D'autres chocs sont transitoires, par exemple le baby-boom d'après-guerre qui a entraîné une très forte augmentation des naissances pendant un temps limité, entre 1945 et 1970.
Les chocs durables peuvent être absorbés par des « modifications paramétriques » du système (modification du taux de cotisation, du taux de remplacement ou de l'âge de départ à la retraite) alors que les chocs transitoires, comme un baby-boom, peuvent être absorbés par une accumulation de réserves dans le système par répartition lorsque les boomers sont actifs, réserves qui seront utilisées lorsque les boomers arrivent à la retraite.
Dangereuse inflation
Du côté des risques économiques, le ralentissement des progrès de productivité du travail (et, a fortiori, la baisse de cette productivité) réduit le rendement de la répartition : un choc de productivité a un impact analogue à un choc démographique.
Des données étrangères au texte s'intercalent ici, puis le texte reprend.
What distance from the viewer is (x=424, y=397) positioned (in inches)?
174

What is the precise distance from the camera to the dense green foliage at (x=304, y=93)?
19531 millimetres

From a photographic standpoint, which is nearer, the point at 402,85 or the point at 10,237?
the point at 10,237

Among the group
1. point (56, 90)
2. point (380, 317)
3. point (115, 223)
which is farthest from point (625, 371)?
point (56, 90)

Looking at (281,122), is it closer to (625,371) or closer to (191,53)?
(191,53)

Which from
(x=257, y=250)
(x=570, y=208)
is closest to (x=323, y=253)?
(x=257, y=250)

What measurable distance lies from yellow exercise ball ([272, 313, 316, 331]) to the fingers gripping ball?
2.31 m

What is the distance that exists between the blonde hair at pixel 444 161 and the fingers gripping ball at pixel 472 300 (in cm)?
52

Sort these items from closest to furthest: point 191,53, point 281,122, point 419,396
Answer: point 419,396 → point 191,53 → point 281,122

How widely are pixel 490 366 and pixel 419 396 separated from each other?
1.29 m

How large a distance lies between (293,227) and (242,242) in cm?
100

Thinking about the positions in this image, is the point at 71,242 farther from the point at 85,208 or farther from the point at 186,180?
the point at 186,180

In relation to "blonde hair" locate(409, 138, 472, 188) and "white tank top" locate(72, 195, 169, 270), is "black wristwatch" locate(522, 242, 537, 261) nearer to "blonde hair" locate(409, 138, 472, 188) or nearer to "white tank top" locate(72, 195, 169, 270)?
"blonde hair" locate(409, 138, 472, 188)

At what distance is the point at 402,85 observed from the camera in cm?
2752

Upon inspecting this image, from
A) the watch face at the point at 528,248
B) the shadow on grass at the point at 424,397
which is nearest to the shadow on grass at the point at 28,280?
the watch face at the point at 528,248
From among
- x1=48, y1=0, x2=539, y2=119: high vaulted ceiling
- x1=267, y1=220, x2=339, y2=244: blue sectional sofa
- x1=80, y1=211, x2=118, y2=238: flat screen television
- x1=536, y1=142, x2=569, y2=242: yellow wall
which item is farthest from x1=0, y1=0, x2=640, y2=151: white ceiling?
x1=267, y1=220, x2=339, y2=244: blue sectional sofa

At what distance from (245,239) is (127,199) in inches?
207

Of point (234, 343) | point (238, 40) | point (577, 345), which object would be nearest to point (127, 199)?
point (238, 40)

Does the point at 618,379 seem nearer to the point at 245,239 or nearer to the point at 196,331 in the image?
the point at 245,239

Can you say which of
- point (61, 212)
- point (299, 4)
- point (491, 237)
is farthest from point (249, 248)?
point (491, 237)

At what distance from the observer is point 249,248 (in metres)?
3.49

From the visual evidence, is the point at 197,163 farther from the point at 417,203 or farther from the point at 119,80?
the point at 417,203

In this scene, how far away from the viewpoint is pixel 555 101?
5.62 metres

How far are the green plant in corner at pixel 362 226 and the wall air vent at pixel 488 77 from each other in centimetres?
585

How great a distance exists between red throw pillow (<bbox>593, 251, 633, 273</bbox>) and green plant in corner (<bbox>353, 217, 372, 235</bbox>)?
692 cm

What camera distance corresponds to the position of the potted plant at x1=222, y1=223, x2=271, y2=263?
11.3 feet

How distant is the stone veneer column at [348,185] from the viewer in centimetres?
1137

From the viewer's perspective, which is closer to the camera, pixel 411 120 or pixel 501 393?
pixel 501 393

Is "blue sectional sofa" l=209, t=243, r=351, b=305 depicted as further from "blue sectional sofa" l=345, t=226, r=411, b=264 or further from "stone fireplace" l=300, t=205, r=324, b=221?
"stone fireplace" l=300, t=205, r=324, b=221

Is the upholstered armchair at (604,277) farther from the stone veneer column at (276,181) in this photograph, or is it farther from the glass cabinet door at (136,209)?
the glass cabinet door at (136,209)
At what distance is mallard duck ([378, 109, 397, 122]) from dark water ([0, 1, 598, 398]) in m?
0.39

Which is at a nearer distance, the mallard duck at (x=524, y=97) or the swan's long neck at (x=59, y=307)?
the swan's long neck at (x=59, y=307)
L'inflation est un autre risque si les paramètres du système ne s'ajustent que partiellement, ou avec retard, sur l'évolution des prix. L'indexation concerne les pensions versées aux retraités, sujet qui fait actuellement débat en France.
Mais il concerne également l'indexation des salaires portés au compte des cotisants, ce qui est moins connu. Au régime général en effet, la pension est calculée sur la base du salaire moyen perçu au cours des 25 meilleures années de carrière. Or un salaire de 1 800 euros perçu en 2000 n'est pas équivalent à un salaire de 1 800 euros perçu en 2025, car l'inflation depuis 2000 a érodé le pouvoir d'achat des 1 800 euros gagnés en 2000. Il faut donc indexer les salaires perçus chaque année, et le choix a été fait d'une indexation sur les prix, pour rendre comparables, en termes de pouvoir d'achat, les différents salaires de carrière.
Sous-indexation rendue nécessaire
Si le gouvernement suit le dernier avis du Comité de suivi des retraites préconisant une sous-indexation partielle et temporaire des pensions des retraités à l'horizon de 2030, il exposera les retraités au risque d'inflation.
Enfin, parce que la répartition instaure une solidarité entre les générations sur la base d'une réciprocité indirecte entre des générations passées, présentes et futures, elle est exposée à un risque politique. Le principe sous-jacent à la répartition est le suivant pour un individu : « J'accepte de cotiser pour les générations qui m'ont précédé (les retraités actuels) parce que je sais, ou j'anticipe, que les générations futures feront de même pour moi. »
La confiance en la répartition est étroitement liée à la confiance que l'on accorde à l'État. Celle-ci repose, en dernier lieu, sur la capacité de ce dernier à mutualiser des risques de toutes natures : démographiques (taille et durée de vie des générations…), économiques (emploi, salaires, taux d'intérêt…) et politiques (guerres…).
Capitalisation : qui assume le risque à la fin des fins ?
La capitalisation est exposée aux fluctuations des marchés financiers, et notamment aux risques de baisse brutale des cours des actions. On pourrait objecter que les krachs boursiers sont des événements rares. Mais, encore une fois, pour un individu donné, si ce risque rare se réalise, c'est sa survie à la retraite qui est en jeu s'il finance sa couverture vieillesse par de l'épargne retraite placée en actions.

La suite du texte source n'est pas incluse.